• _Written problem_
Write out the data again in full, exactly as it reads.

• _Supplied records_
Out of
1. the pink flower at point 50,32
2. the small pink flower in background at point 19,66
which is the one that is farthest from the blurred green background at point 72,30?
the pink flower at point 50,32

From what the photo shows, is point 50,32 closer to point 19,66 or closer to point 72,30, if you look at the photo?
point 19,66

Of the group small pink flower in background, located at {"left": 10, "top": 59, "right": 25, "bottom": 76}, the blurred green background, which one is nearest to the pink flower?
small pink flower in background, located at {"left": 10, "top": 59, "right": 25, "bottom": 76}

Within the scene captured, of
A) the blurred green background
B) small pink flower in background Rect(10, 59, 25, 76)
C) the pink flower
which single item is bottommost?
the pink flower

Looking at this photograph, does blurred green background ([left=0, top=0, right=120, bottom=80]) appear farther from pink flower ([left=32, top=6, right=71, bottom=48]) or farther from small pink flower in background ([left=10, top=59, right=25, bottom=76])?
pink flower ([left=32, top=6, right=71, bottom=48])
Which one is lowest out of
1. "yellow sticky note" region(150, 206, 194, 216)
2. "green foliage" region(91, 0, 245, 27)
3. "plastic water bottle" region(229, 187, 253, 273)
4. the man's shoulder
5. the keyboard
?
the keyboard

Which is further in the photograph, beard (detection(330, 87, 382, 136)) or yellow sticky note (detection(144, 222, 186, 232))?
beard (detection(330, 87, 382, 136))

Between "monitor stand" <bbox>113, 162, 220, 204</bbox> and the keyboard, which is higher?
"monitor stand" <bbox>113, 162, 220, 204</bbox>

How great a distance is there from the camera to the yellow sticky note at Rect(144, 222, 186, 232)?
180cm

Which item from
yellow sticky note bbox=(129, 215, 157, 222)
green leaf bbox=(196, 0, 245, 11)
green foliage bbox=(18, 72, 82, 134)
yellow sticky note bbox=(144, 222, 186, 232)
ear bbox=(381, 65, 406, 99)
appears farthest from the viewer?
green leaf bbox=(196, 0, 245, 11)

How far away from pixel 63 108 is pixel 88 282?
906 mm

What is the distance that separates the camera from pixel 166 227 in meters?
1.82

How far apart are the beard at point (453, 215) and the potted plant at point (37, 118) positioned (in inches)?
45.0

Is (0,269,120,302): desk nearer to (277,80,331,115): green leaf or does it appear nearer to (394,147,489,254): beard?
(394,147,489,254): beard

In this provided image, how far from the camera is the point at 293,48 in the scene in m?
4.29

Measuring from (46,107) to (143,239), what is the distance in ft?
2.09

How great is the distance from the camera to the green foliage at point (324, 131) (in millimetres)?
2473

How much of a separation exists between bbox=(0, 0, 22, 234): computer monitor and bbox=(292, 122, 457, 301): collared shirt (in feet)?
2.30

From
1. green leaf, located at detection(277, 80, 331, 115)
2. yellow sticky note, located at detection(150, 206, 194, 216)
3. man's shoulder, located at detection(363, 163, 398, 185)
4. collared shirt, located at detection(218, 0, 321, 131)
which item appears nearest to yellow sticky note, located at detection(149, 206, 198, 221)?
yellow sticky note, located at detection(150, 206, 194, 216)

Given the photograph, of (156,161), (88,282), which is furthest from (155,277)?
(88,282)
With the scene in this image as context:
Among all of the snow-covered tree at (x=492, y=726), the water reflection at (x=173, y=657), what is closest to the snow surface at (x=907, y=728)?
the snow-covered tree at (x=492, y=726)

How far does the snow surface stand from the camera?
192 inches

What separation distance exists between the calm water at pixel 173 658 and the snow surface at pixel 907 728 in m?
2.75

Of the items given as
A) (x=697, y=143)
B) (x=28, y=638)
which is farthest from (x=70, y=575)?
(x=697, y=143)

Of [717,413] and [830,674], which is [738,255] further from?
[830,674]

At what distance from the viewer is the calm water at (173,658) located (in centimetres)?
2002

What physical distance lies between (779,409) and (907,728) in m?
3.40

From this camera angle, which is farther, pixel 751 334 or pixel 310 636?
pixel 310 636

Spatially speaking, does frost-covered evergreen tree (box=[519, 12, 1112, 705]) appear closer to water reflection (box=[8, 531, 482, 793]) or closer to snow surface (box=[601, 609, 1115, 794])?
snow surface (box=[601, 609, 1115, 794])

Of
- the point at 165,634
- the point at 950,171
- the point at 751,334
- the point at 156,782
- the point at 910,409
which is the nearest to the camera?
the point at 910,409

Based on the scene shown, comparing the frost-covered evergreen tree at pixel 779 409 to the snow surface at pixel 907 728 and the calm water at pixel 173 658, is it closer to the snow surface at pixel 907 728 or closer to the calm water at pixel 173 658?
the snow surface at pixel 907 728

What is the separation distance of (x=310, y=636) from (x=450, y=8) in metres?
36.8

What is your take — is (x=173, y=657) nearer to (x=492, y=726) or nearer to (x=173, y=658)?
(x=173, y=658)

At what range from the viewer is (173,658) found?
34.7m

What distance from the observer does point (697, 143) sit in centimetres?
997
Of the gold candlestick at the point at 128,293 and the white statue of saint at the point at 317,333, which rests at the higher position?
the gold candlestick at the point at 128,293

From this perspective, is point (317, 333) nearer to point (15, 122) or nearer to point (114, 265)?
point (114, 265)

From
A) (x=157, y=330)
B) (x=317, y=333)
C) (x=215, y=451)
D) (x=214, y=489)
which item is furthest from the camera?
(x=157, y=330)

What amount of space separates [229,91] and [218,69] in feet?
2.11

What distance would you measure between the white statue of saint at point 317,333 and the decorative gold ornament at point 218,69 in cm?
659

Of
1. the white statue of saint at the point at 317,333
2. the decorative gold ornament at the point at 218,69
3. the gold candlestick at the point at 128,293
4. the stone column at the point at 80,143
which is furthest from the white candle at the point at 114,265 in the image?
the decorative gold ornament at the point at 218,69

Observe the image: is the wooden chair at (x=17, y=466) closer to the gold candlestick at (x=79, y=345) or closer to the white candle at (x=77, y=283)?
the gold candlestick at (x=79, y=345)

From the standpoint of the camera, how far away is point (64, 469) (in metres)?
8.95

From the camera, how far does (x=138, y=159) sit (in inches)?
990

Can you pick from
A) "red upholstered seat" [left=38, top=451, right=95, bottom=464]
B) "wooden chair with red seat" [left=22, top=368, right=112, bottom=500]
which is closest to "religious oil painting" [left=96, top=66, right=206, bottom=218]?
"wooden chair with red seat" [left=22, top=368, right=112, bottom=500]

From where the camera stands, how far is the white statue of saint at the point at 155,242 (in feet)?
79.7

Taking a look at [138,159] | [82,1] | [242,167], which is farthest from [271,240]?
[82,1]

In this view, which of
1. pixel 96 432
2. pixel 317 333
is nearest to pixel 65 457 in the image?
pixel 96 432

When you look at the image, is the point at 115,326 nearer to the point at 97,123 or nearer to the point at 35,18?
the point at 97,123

• _Solution to the exercise_
Out of
1. the pink flower at point 50,32
2. the small pink flower in background at point 19,66
which is the one that is farthest from the blurred green background at point 72,30?
the pink flower at point 50,32

From what the photo shows, is point 50,32 closer to point 19,66 or closer to point 72,30, if you look at the photo?
point 19,66

Of the group small pink flower in background, located at {"left": 10, "top": 59, "right": 25, "bottom": 76}, the blurred green background, which one is nearest to the pink flower?
small pink flower in background, located at {"left": 10, "top": 59, "right": 25, "bottom": 76}

Within the scene captured, of
A) the blurred green background
B) small pink flower in background Rect(10, 59, 25, 76)
C) the pink flower
which single item is bottommost?
the pink flower

Looking at this photograph, does blurred green background ([left=0, top=0, right=120, bottom=80]) appear farther from pink flower ([left=32, top=6, right=71, bottom=48]) or farther from small pink flower in background ([left=10, top=59, right=25, bottom=76])?
pink flower ([left=32, top=6, right=71, bottom=48])
Which one is lowest out of
1. "yellow sticky note" region(150, 206, 194, 216)
2. "green foliage" region(91, 0, 245, 27)
3. "plastic water bottle" region(229, 187, 253, 273)
4. the man's shoulder
5. the keyboard
?
the keyboard

Which is further in the photograph, beard (detection(330, 87, 382, 136)) or yellow sticky note (detection(144, 222, 186, 232))?
beard (detection(330, 87, 382, 136))

Between "monitor stand" <bbox>113, 162, 220, 204</bbox> and the keyboard, which is higher?
"monitor stand" <bbox>113, 162, 220, 204</bbox>

How great a distance is there from the camera to the yellow sticky note at Rect(144, 222, 186, 232)?
180cm

Which item from
yellow sticky note bbox=(129, 215, 157, 222)
green leaf bbox=(196, 0, 245, 11)
green foliage bbox=(18, 72, 82, 134)
yellow sticky note bbox=(144, 222, 186, 232)
ear bbox=(381, 65, 406, 99)
appears farthest from the viewer?
green leaf bbox=(196, 0, 245, 11)

How far away from pixel 63 108 is pixel 88 282?
906 mm

What is the distance that separates the camera from pixel 166 227 in meters?
1.82

How far apart are the beard at point (453, 215) and the potted plant at point (37, 118) positioned (in inches)?
45.0

Is (0,269,120,302): desk nearer to (277,80,331,115): green leaf or does it appear nearer to (394,147,489,254): beard?
(394,147,489,254): beard

In this provided image, how far from the camera is the point at 293,48 in the scene in m?
4.29

Measuring from (46,107) to (143,239), what is the distance in ft?
2.09

How great is the distance from the camera to the green foliage at point (324, 131) (in millimetres)?
2473

How much of a separation exists between bbox=(0, 0, 22, 234): computer monitor and bbox=(292, 122, 457, 301): collared shirt (in feet)?
2.30

From
1. green leaf, located at detection(277, 80, 331, 115)
2. yellow sticky note, located at detection(150, 206, 194, 216)
3. man's shoulder, located at detection(363, 163, 398, 185)
4. collared shirt, located at detection(218, 0, 321, 131)
which item appears nearest to yellow sticky note, located at detection(149, 206, 198, 221)?
yellow sticky note, located at detection(150, 206, 194, 216)

Given the photograph, of (156,161), (88,282), which is furthest from (155,277)?
(88,282)
With the scene in this image as context:
Among all of the snow-covered tree at (x=492, y=726), the water reflection at (x=173, y=657), what is closest to the snow surface at (x=907, y=728)?
the snow-covered tree at (x=492, y=726)

How far does the snow surface stand from the camera?
192 inches

What separation distance exists between the calm water at pixel 173 658 and the snow surface at pixel 907 728 in m?
2.75

Of the items given as
A) (x=697, y=143)
B) (x=28, y=638)
which is farthest from (x=70, y=575)?
(x=697, y=143)

Of [717,413] and [830,674], which is [738,255] further from?
[830,674]

At what distance from the viewer is the calm water at (173,658) located (in centimetres)?
2002

What physical distance lies between (779,409) and (907,728) in m?
3.40

From this camera angle, which is farther, pixel 751 334 or pixel 310 636?
pixel 310 636

Spatially speaking, does frost-covered evergreen tree (box=[519, 12, 1112, 705]) appear closer to water reflection (box=[8, 531, 482, 793]) or closer to snow surface (box=[601, 609, 1115, 794])?
snow surface (box=[601, 609, 1115, 794])

Of
- the point at 165,634
- the point at 950,171
- the point at 751,334
- the point at 156,782
- the point at 910,409
which is the nearest to the camera?
the point at 910,409

Based on the scene shown, comparing the frost-covered evergreen tree at pixel 779 409 to the snow surface at pixel 907 728 and the calm water at pixel 173 658, is it closer to the snow surface at pixel 907 728 or closer to the calm water at pixel 173 658?
the snow surface at pixel 907 728

What is the separation distance of (x=310, y=636) from (x=450, y=8) in metres?
36.8

What is your take — is (x=173, y=657) nearer to (x=492, y=726) or nearer to (x=173, y=658)?
(x=173, y=658)

At what range from the viewer is (173,658) found?
34.7m

What distance from the observer does point (697, 143) sit in centimetres?
997
Of the gold candlestick at the point at 128,293 and the white statue of saint at the point at 317,333, which rests at the higher position?
the gold candlestick at the point at 128,293

From this perspective, is point (317, 333) nearer to point (15, 122) or nearer to point (114, 265)?
point (114, 265)

From
A) (x=157, y=330)
B) (x=317, y=333)
C) (x=215, y=451)
D) (x=214, y=489)
which item is furthest from the camera?
(x=157, y=330)

What amount of space separates [229,91] and [218,69] in feet?
2.11

What distance would you measure between the white statue of saint at point 317,333 and the decorative gold ornament at point 218,69 in cm?
659

Of
1. the white statue of saint at the point at 317,333
2. the decorative gold ornament at the point at 218,69
3. the gold candlestick at the point at 128,293
4. the stone column at the point at 80,143
which is furthest from the white candle at the point at 114,265 in the image?
the decorative gold ornament at the point at 218,69

Observe the image: is the wooden chair at (x=17, y=466) closer to the gold candlestick at (x=79, y=345) or closer to the white candle at (x=77, y=283)?
the gold candlestick at (x=79, y=345)

From the standpoint of the camera, how far away is point (64, 469) (in metres)?
8.95

From the camera, how far does (x=138, y=159) sit (in inches)?
990

Can you pick from
A) "red upholstered seat" [left=38, top=451, right=95, bottom=464]
B) "wooden chair with red seat" [left=22, top=368, right=112, bottom=500]
which is closest to "religious oil painting" [left=96, top=66, right=206, bottom=218]?
"wooden chair with red seat" [left=22, top=368, right=112, bottom=500]

From where the camera stands, how far is the white statue of saint at the point at 155,242 (in feet)?
79.7

Taking a look at [138,159] | [82,1] | [242,167], which is farthest from [271,240]?
[82,1]

In this view, which of
1. pixel 96 432
2. pixel 317 333
is nearest to pixel 65 457 in the image?
pixel 96 432

When you look at the image, is the point at 115,326 nearer to the point at 97,123 or nearer to the point at 35,18?
the point at 97,123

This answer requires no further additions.